Continuo nada entendendo, incluindo a vida e todas as vãs filosofias. Tentei. Não consegui. Mas, por ter tentado, devo ter violado algum código, pois os céus me impuseram um castigo: “Haverás de escrever com o suor de teu rosto.” É maldição. Pois eu não precisaria escrever para viver. Viver escrevendo é complicado demais, difícil, perigoso. Ter carrinho de pipocas é mais vantajoso que ser jornalista e escritor. Essa prova eu a tive num cinema de shopping: a vendedora de pipoca me confirmou que, em final de semana, ela vende cerca de três mil saquinhos da tal “pop corn”. Pipoca. São, por mês, 12 mil saquinhos de pipoca e, um real cada um, 12 mil reais mensais. Fora os quebradinhos de dias úteis. Sonho de qualquer escrevinhador.
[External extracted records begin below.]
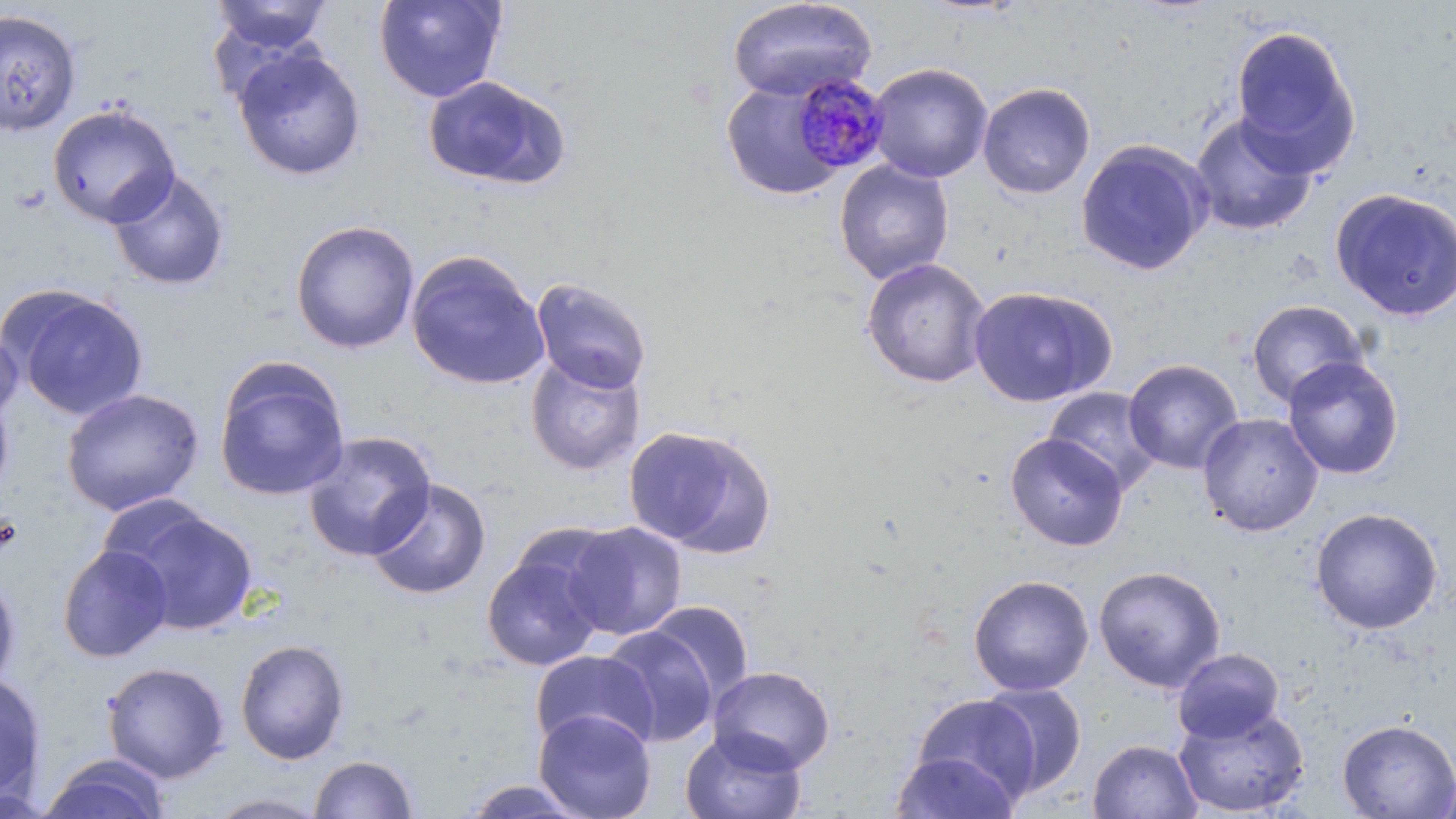

{
  "slide_level_diagnosis": "Plasmodium malariae",
  "image_size": "1456×819 pixels",
  "plasmodium_malariae_infected_red_blood_cell_locations": "approximate bounding boxes as (x1, y1, x2, y2) in pixels: (789, 71, 890, 175)",
  "field_of_view": "one of a larger specimen",
  "uninfected_red_blood_cell_locations": "approximate bounding boxes as (x1, y1, x2, y2) in pixels: (374, 0, 506, 103), (726, 0, 878, 102), (209, 1, 333, 55), (0, 10, 81, 136), (1229, 23, 1361, 174), (232, 46, 367, 181), (868, 63, 993, 183), (421, 75, 570, 191), (721, 79, 846, 201), (977, 82, 1096, 199), (47, 104, 180, 228), (1190, 113, 1318, 237), (1075, 139, 1213, 276), (833, 160, 955, 284), (108, 168, 230, 291), (1330, 188, 1456, 322), (290, 220, 421, 354), (406, 250, 549, 391), (860, 257, 992, 388), (530, 278, 652, 395), (4, 285, 150, 421), (967, 285, 1116, 407), (1246, 299, 1367, 408), (0, 321, 23, 429), (525, 354, 646, 476), (1282, 356, 1404, 480), (213, 358, 350, 501), (1123, 359, 1243, 474), (0, 386, 14, 500), (61, 387, 204, 516), (1043, 387, 1162, 494), (1197, 413, 1323, 536), (623, 424, 775, 556), (302, 431, 437, 561), (1005, 433, 1128, 551), (366, 478, 492, 601), (106, 502, 259, 636), (1311, 507, 1442, 635), (563, 520, 688, 641), (57, 544, 173, 663), (481, 548, 608, 672), (1093, 565, 1226, 693), (0, 568, 22, 693), (968, 574, 1094, 696), (646, 600, 755, 705), (600, 626, 720, 747), (234, 639, 351, 765), (1172, 648, 1285, 743), (529, 650, 658, 754), (101, 661, 230, 782), (708, 665, 836, 773), (0, 672, 48, 803), (978, 681, 1087, 797), (909, 694, 1041, 807), (1173, 705, 1309, 817), (533, 709, 657, 819), (1337, 719, 1456, 818), (679, 728, 806, 819), (1088, 739, 1202, 819), (889, 750, 1020, 819), (40, 754, 170, 819), (309, 754, 419, 818), (1436, 769, 1456, 818), (456, 779, 594, 818), (203, 791, 332, 818)",
  "modality": "light microscopy",
  "magnification": "1000x",
  "stain": "May-Grünwald-Giemsa",
  "preparation": "thin blood film"
}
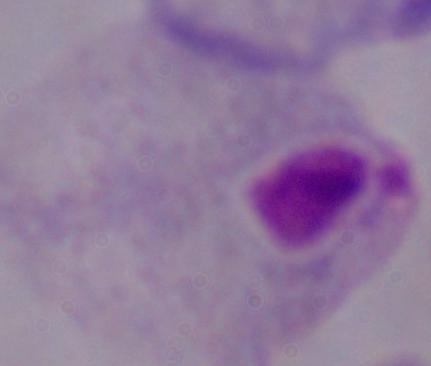 Captured at 1000x magnification. Photomicrograph. A trichomonad is shown.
Report the malaria status of this cell.
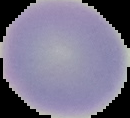
It is uninfected.

Summary:
  - Image type: segmented cell region on a black background
  - Image size: 130×118 pixels
  - Preparation: thin blood film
Report the malaria status of this cell.
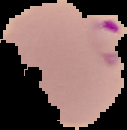

Parasitized.

image size = 127×130 pixels
preparation = thin blood film
image type = segmented cell region on a black background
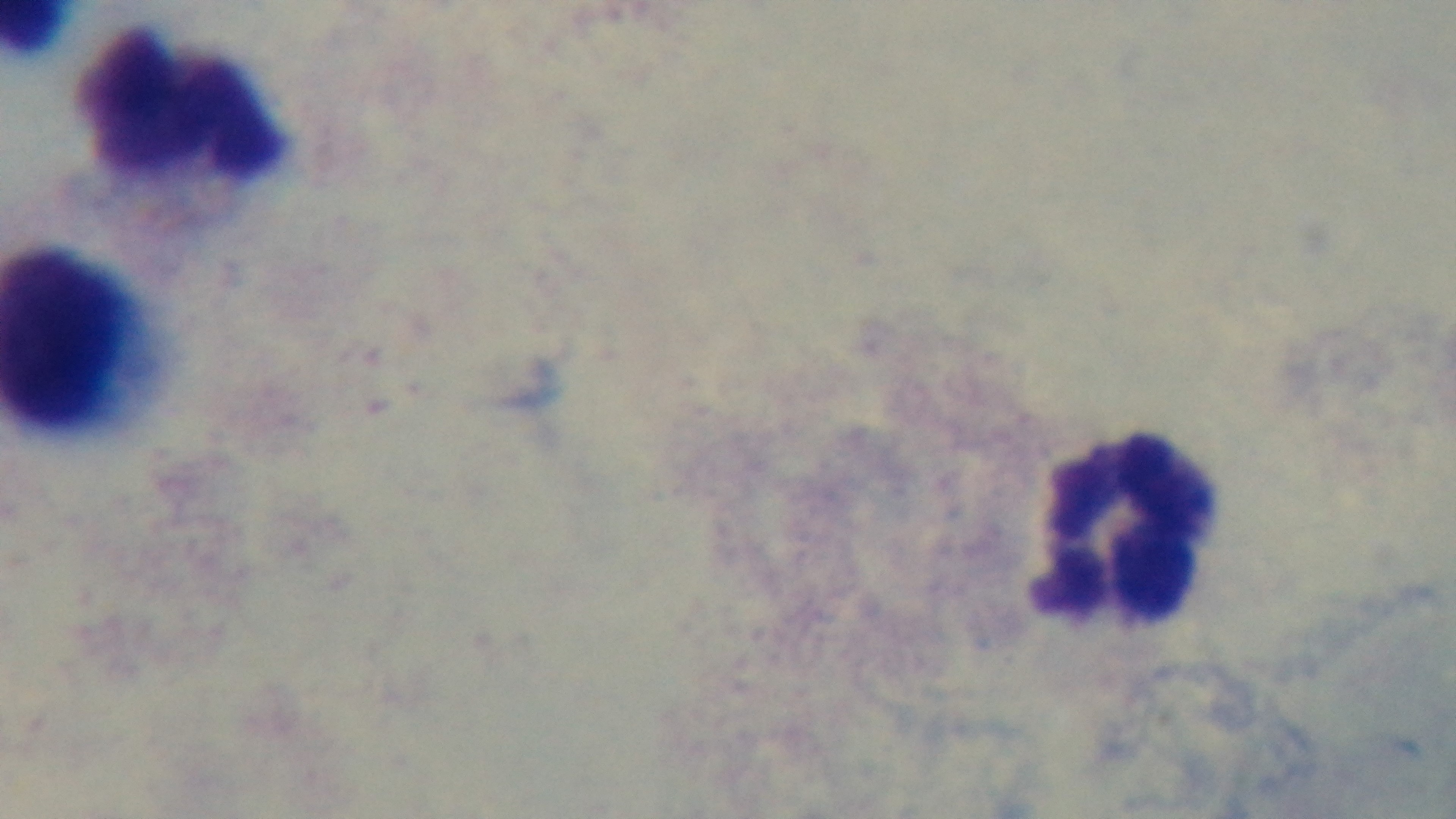

Summary:
  - Modality: light microscopy
  - Field of view: one from the slide
  - Preparation: thick blood film
  - Capture: mounted 4K digital camera
  - Stain: Giemsa
  - Malaria status: negative
  - Objective: 100x oil immersion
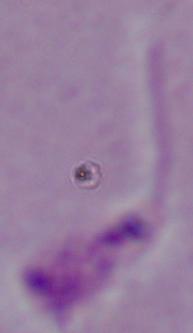 A Leishmania parasite is seen. 1000x magnification. Micrograph.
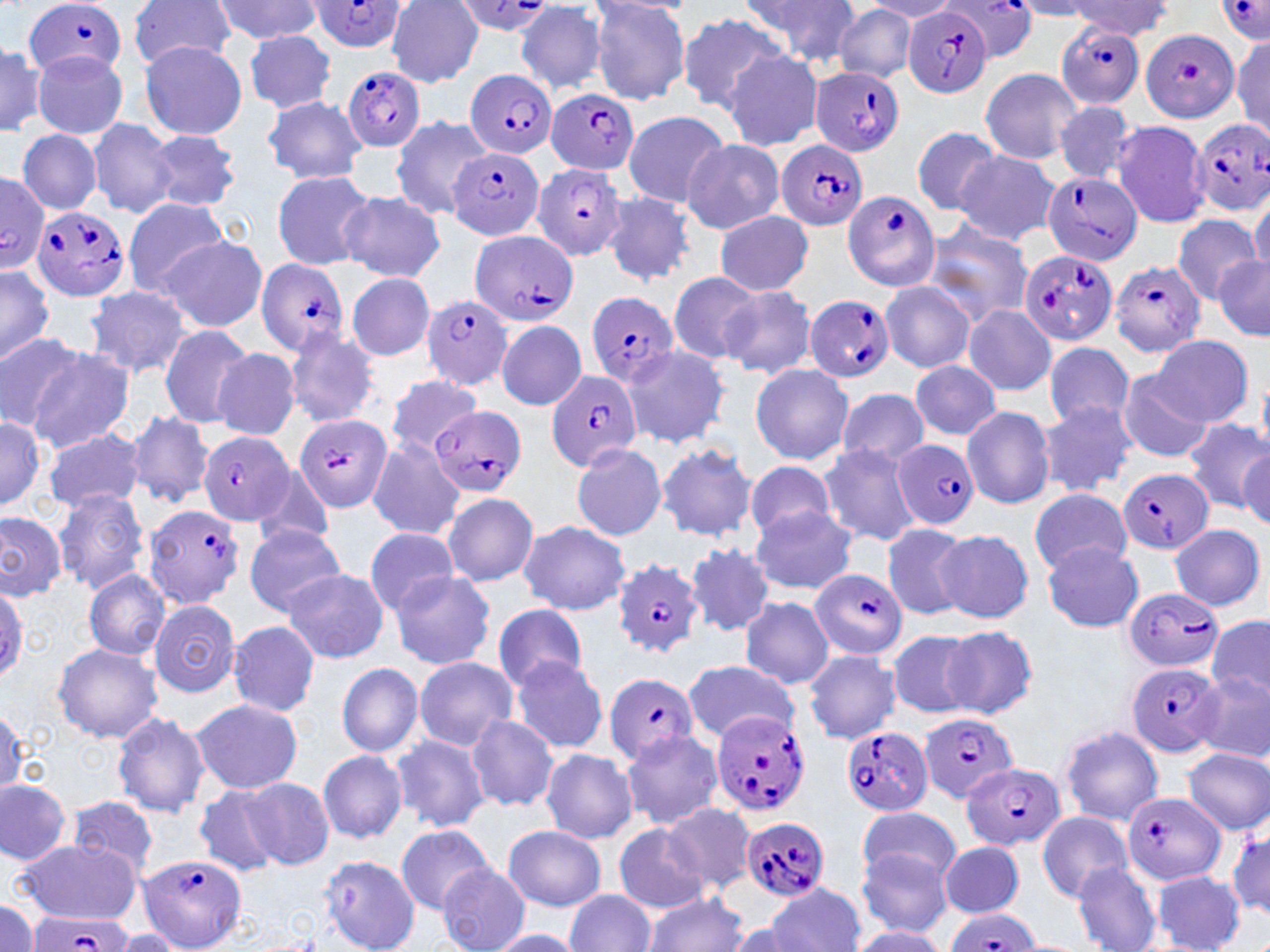

Approximate bounding boxes as (x1,y1)-(x2,y2) corner pairs in pixels. Plasmodium falciparum-infected red blood cell locations: (25,0)-(127,82), (451,0)-(556,36), (1216,0)-(1269,42), (310,2)-(408,52), (942,2)-(1041,62), (903,7)-(994,98), (1055,21)-(1146,111), (1141,28)-(1236,119), (344,66)-(426,151), (809,66)-(905,158), (468,69)-(557,159), (549,88)-(639,175), (1190,120)-(1270,216), (775,141)-(867,230), (450,148)-(545,240), (532,162)-(628,264), (1043,171)-(1140,267), (0,176)-(51,272), (842,190)-(942,292), (32,207)-(132,301), (469,230)-(577,326), (1020,248)-(1118,346), (253,257)-(350,357), (1110,258)-(1205,358), (586,289)-(681,390), (422,294)-(515,392), (804,295)-(896,383), (546,370)-(643,471), (428,406)-(526,496), (295,413)-(390,513), (199,431)-(294,527), (893,438)-(981,529), (1117,469)-(1213,554), (143,504)-(246,610), (614,560)-(707,660), (810,569)-(908,658), (1124,588)-(1223,673), (1129,663)-(1225,757), (603,670)-(699,765), (707,709)-(811,817), (919,713)-(1019,802), (839,726)-(933,816), (960,762)-(1067,849), (1120,791)-(1226,887), (740,817)-(830,901), (137,854)-(247,949), (944,908)-(1040,952), (22,914)-(138,951). Uninfected red blood cell locations: (738,0)-(863,69), (209,1)-(323,44), (588,1)-(693,106), (591,1)-(696,21), (862,1)-(964,21), (1012,1)-(1102,19), (129,2)-(240,70), (388,2)-(483,86), (1067,2)-(1173,39), (516,3)-(607,93), (834,5)-(917,81), (677,12)-(790,111), (242,29)-(337,112), (1232,37)-(1268,136), (0,42)-(45,137), (139,42)-(247,139), (721,49)-(825,152), (32,51)-(128,139), (980,67)-(1082,165), (262,95)-(368,185), (1052,101)-(1139,185), (622,110)-(731,205), (389,116)-(491,219), (86,118)-(179,220), (1111,120)-(1210,229), (912,125)-(1003,216), (17,129)-(102,214), (146,130)-(241,213), (682,138)-(784,233), (955,149)-(1060,245), (271,169)-(376,269), (339,191)-(445,282), (603,192)-(697,286), (1246,192)-(1270,280), (123,197)-(231,296), (714,210)-(814,296), (1172,214)-(1262,304), (920,219)-(1033,328), (162,237)-(266,332), (1214,254)-(1270,342), (0,264)-(53,367), (347,273)-(436,361), (667,273)-(764,364), (878,280)-(977,373), (720,285)-(816,380), (83,286)-(194,380), (962,305)-(1056,396), (495,319)-(586,411), (158,325)-(256,430), (283,329)-(381,427), (0,330)-(84,434), (1150,335)-(1254,426), (1043,341)-(1136,431), (23,345)-(134,451), (621,345)-(732,448), (213,347)-(301,441), (910,359)-(1001,441), (749,364)-(854,463), (1117,369)-(1213,464), (385,376)-(483,456), (837,387)-(929,468), (1038,401)-(1138,496), (961,404)-(1055,509), (125,411)-(215,509), (0,412)-(47,515), (1182,417)-(1268,513), (42,428)-(144,513), (367,435)-(465,539), (570,443)-(666,541), (816,443)-(922,546), (655,444)-(757,542), (1238,450)-(1270,526), (745,460)-(837,538), (251,465)-(337,550), (53,487)-(151,594), (1029,488)-(1131,575), (441,492)-(539,586), (748,505)-(857,594), (0,511)-(67,599), (517,521)-(631,616), (883,522)-(971,621), (243,524)-(347,615), (1170,525)-(1266,611), (362,526)-(461,613), (934,529)-(1034,623), (1042,541)-(1145,632), (685,543)-(775,637), (282,568)-(388,663), (83,569)-(171,659), (389,570)-(497,670), (0,577)-(27,691), (740,597)-(834,688), (148,598)-(241,698), (493,603)-(589,694), (1208,616)-(1270,703), (228,621)-(320,716), (940,626)-(1038,720), (885,629)-(986,718), (52,642)-(163,743), (802,649)-(901,744), (509,656)-(609,754), (414,657)-(519,750), (337,662)-(425,756), (681,662)-(798,740), (1194,670)-(1270,764), (190,697)-(303,795), (0,707)-(26,797), (109,710)-(211,817), (465,714)-(559,811), (1060,726)-(1164,825), (619,729)-(724,830), (391,735)-(489,833), (540,748)-(638,844), (1182,749)-(1269,835), (317,750)-(408,843), (242,777)-(335,868), (0,779)-(75,866), (192,785)-(286,877), (66,796)-(161,877), (660,803)-(756,896), (859,805)-(961,887), (1038,810)-(1131,902), (1227,816)-(1270,924), (395,824)-(493,914), (613,824)-(709,912), (503,825)-(607,911), (17,838)-(139,923), (940,839)-(1024,918), (855,849)-(954,939), (317,855)-(419,951), (1071,862)-(1162,952), (437,863)-(530,952), (1152,870)-(1245,952), (767,883)-(866,952), (565,889)-(657,952), (641,893)-(749,952), (0,897)-(40,951), (722,918)-(817,952), (848,927)-(950,951), (109,929)-(185,950), (483,930)-(588,951). Slide-level diagnosis: Plasmodium falciparum. Thin blood smear. Captured at 1000x magnification. May-Grünwald-Giemsa stain. Image is 1270×952 pixels. One field of a larger specimen. Light microscopy.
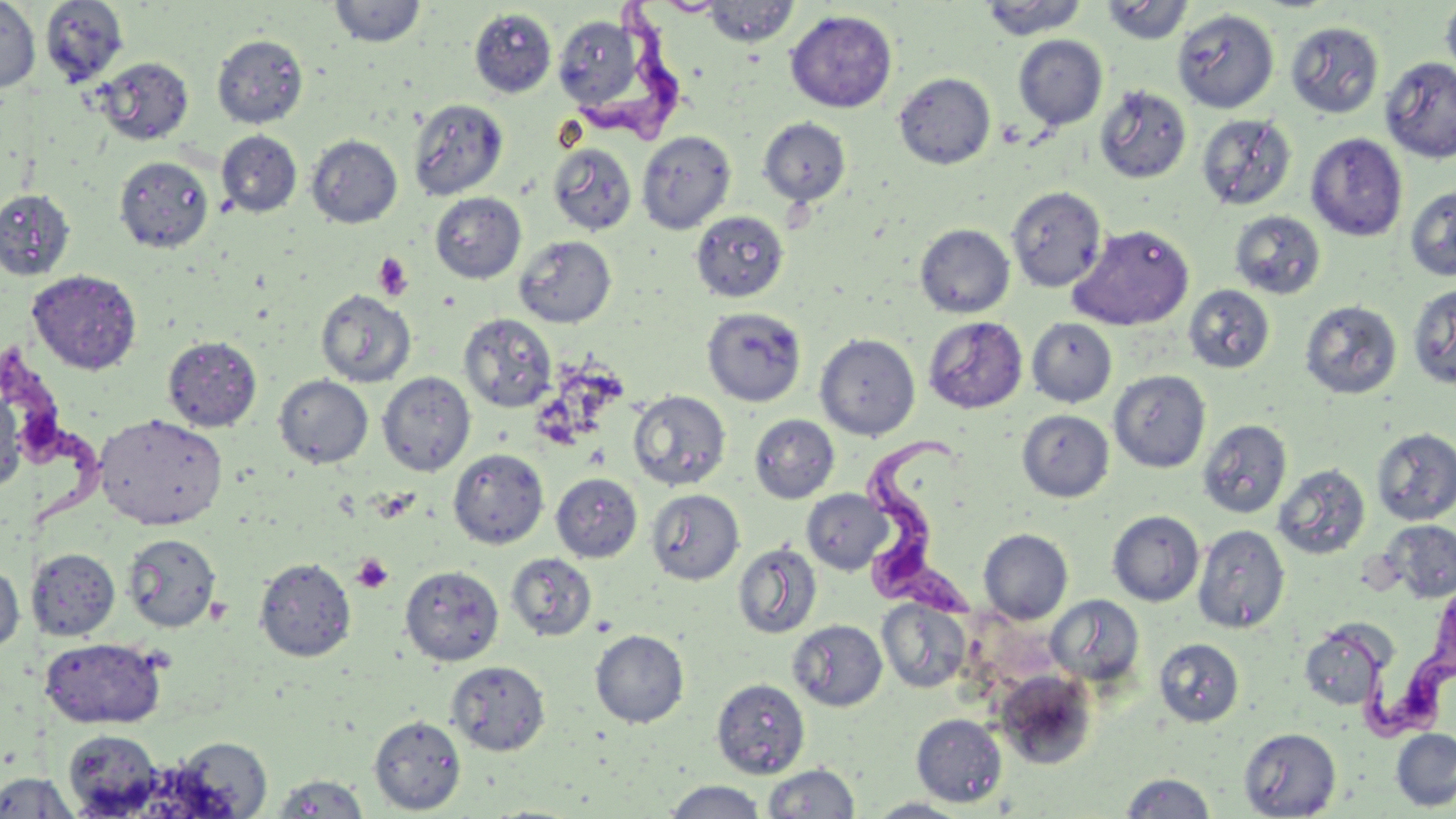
Seja maldição, seja castigo, Deus e os deuses me desculpem: estou cansando. É desgaste demais. Antigamente, jornais e livros destinavam-se a pessoas minimamente alfabetizadas, mas especialmente a pessoas com necessidades críticas e de informação. Estas, felizmente, ainda existem e são muitas. Mas, agora, há uma outra realidade em paralelo: não há necessidade de alfabetização ou de compreensão para ler. “Lê-se de ouvido”, não sei como isso é possível, mas é. O “leitor de ouvido” não lê, vê. Logo, uma leitura sem reflexão, como se a palavra escrita fosse som ou imagem de televisão. “Ler jornal” está significando “bater os olhos nos títulos, nas manchetes”. E “ler livros” é ler a sinopse deles ou a “orelha” da edição. A partir disso, todos se consideram muito bem informados.

Ora, é óbvio que estou triste. Triste demais. Há uns vinte anos, eu me martirizava quando leitor não me entendia, pois eu tinha certeza: a culpa era minha. Havia um princípio: todo leitor é inteligente; logo, se não entende o que leu, o burro é quem escreveu. Com o “leitor de ouvido”, essa lógica mudou. Fica difícil. É o caso de uma certa dona N., leitora que me assustou com suas grosserias e vulgaridades. Em toda a minha já longa carreira, nunca tinha me deparado com grosseria igual. Até duvidei que dona N. fosse mulher, pensando tratar-se de um daqueles caubóis de filme de bangue-bangue, que voltaram à moda…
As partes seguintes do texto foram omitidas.